Records drawn from a dataset:

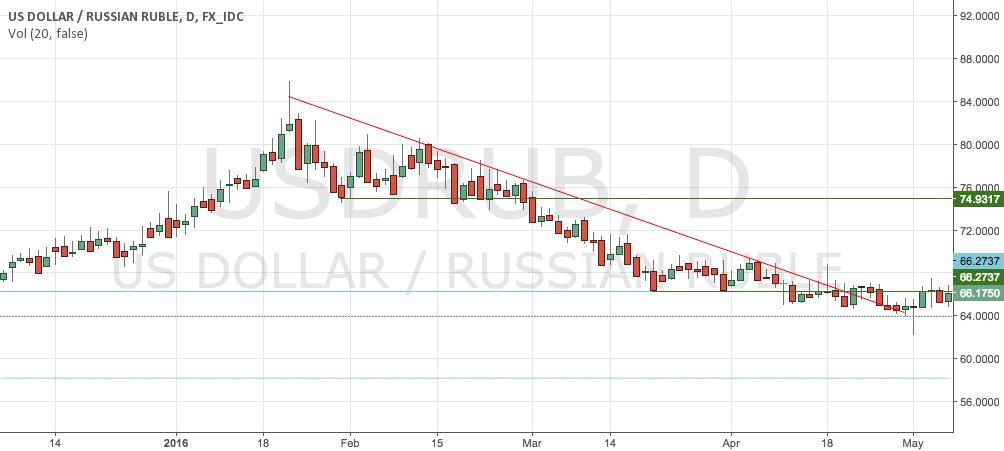 Downtrend en el USDRUB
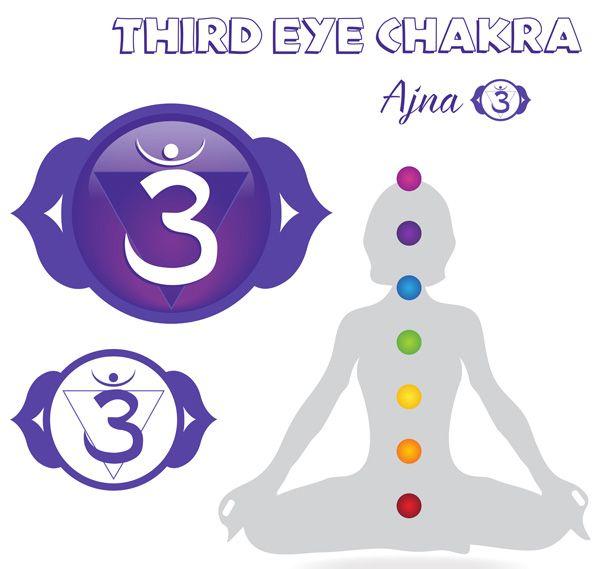 Chakra del tercer ojo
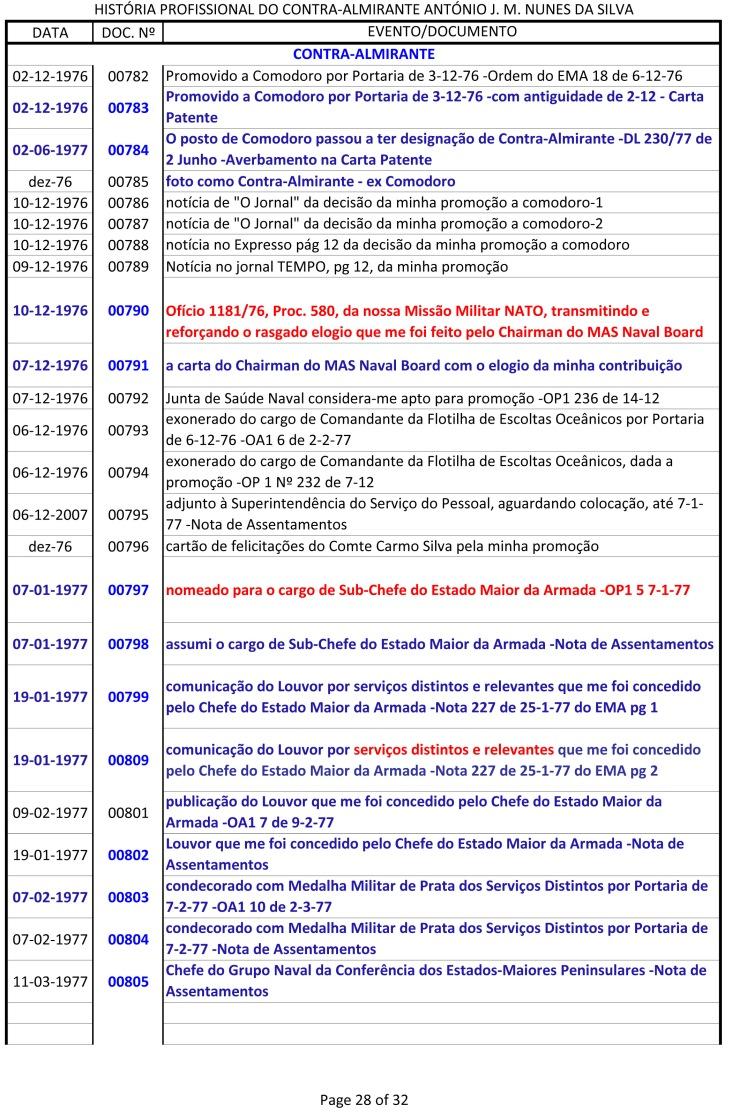 Índice dos documentos da História Profissional do CAlm Nunes da Silva -1943 a 1991-28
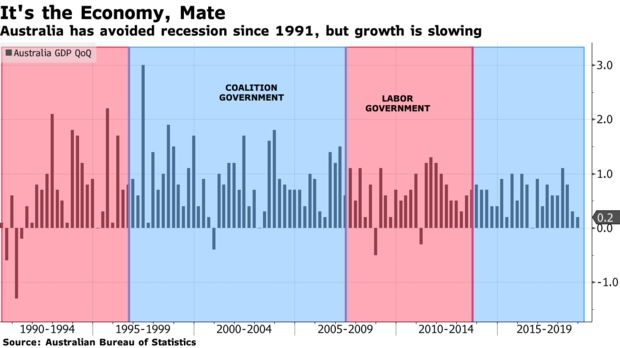 Australia has avoided recession since 1991, but growth is slowing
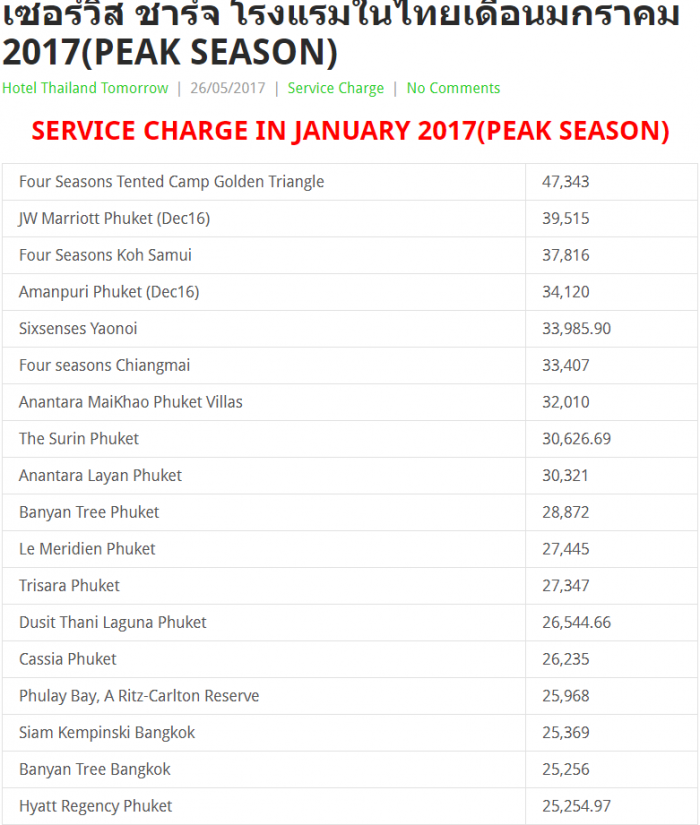 TH Service Charge 1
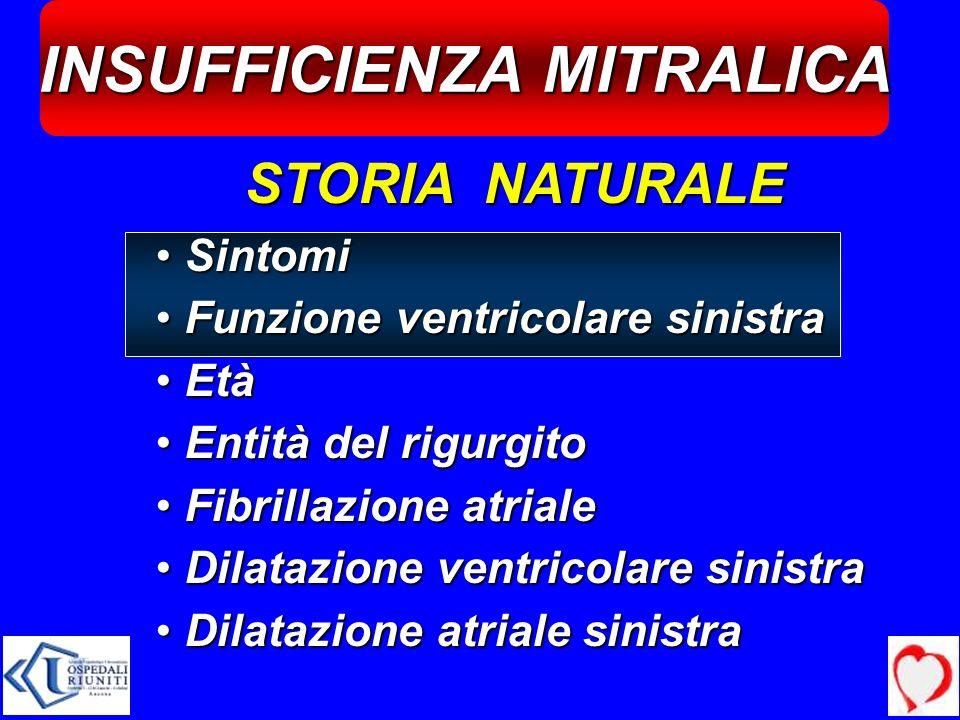 INSUFFICIENZA MITRALICA STORIA NATURALE Sintomi Sintomi Funzione ventricolare sinistra Funzione ventricolare sinistra Età Età Entità del rigurgito Ent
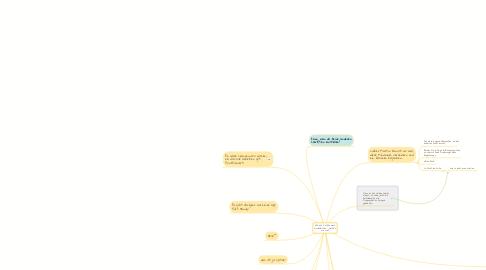 Mind Map: Wie gut funktioniert mindmeister - testen wir mal?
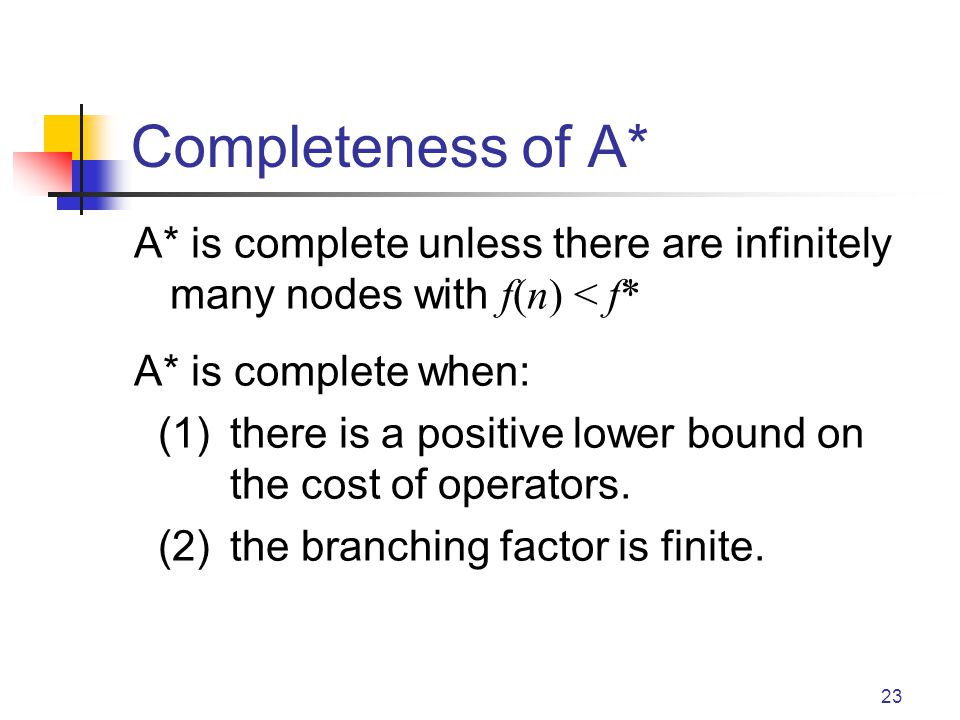 Completeness of A* A* is complete unless there are infinitely many nodes with f(n) < f* A* is complete when:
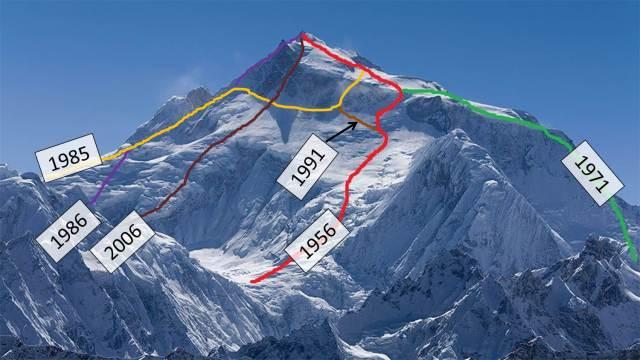 Manaslu Routes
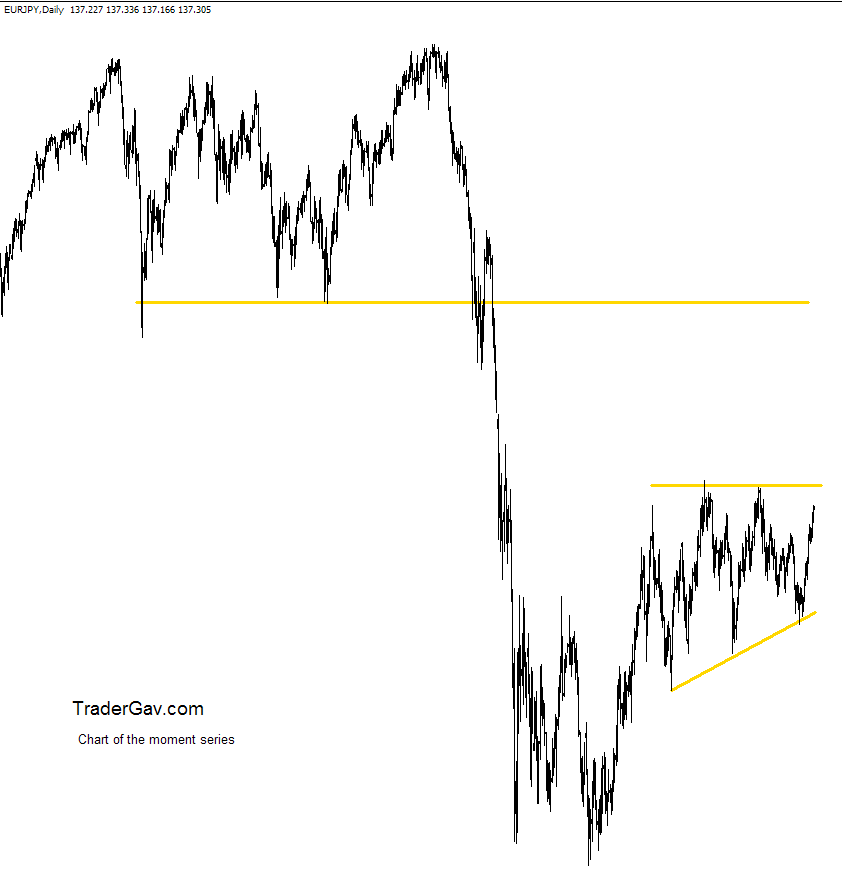 EURJPY_daily_23Oct2009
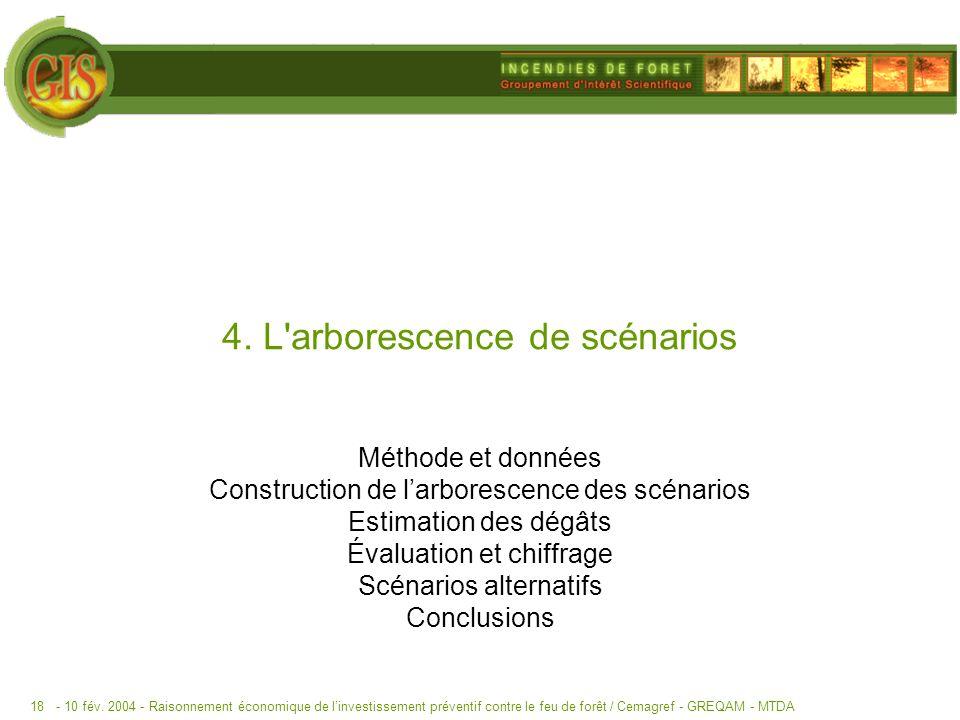 4. L arborescence de scénarios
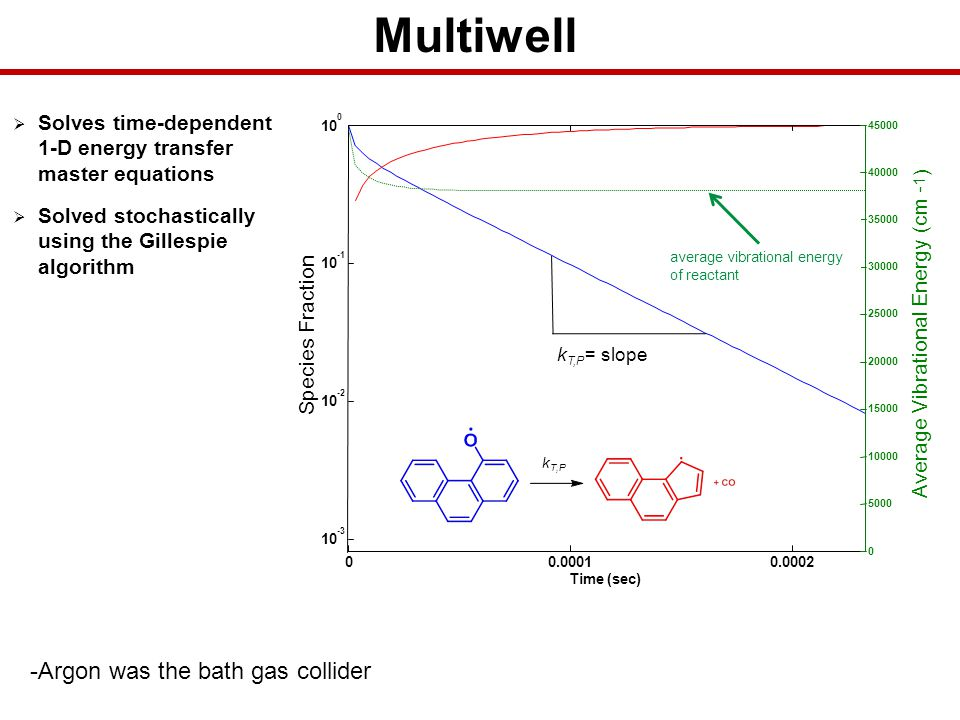 Multiwell -Argon was the bath gas collider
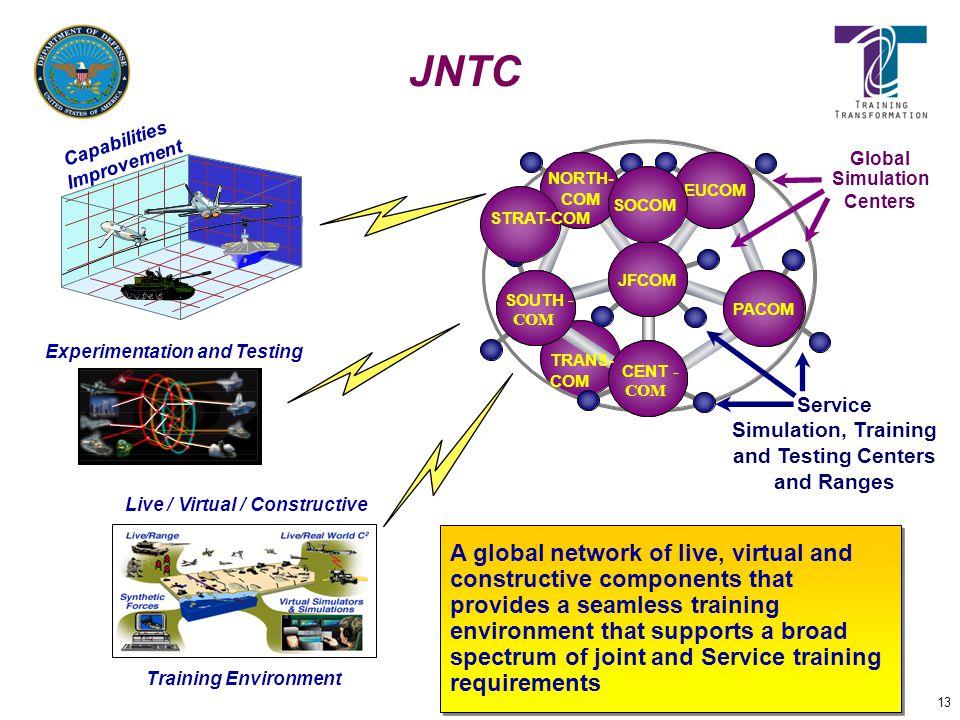 13 JNTC Experimentation and Testing Live / Virtual / Constructive Training Environment JFCOM CENT- COM Global Simulation Centers Service Simulation, T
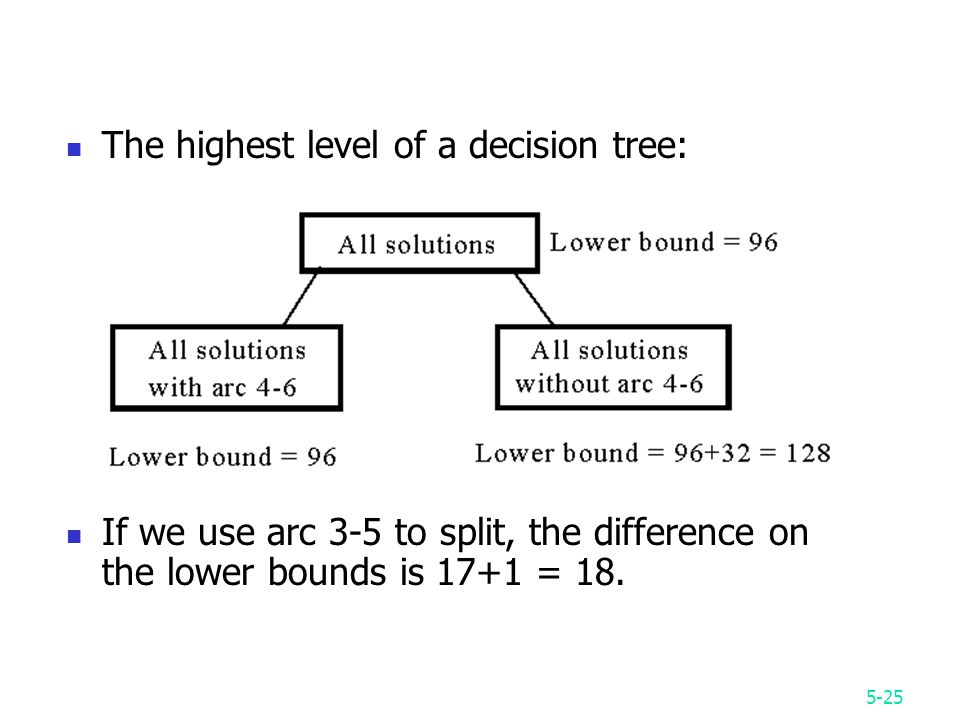 5-25 The highest level of a decision tree: If we use arc 3-5 to split, the difference on the lower bounds is 17+1 = 18.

## Assignment
Retype the entries verbatim and drop the pictures.

## Task response
 Downtrend en el USDRUB
 Chakra del tercer ojo
 Índice dos documentos da História Profissional do CAlm Nunes da Silva -1943 a 1991-28
 Australia has avoided recession since 1991, but growth is slowing
 TH Service Charge 1
 INSUFFICIENZA MITRALICA STORIA NATURALE Sintomi Sintomi Funzione ventricolare sinistra Funzione ventricolare sinistra Età Età Entità del rigurgito Ent
 Mind Map: Wie gut funktioniert mindmeister - testen wir mal?
 Completeness of A* A* is complete unless there are infinitely many nodes with f(n) < f* A* is complete when:
 Manaslu Routes
 EURJPY_daily_23Oct2009
 4. L arborescence de scénarios
 Multiwell -Argon was the bath gas collider
 13 JNTC Experimentation and Testing Live / Virtual / Constructive Training Environment JFCOM CENT- COM Global Simulation Centers Service Simulation, T
 5-25 The highest level of a decision tree: If we use arc 3-5 to split, the difference on the lower bounds is 17+1 = 18.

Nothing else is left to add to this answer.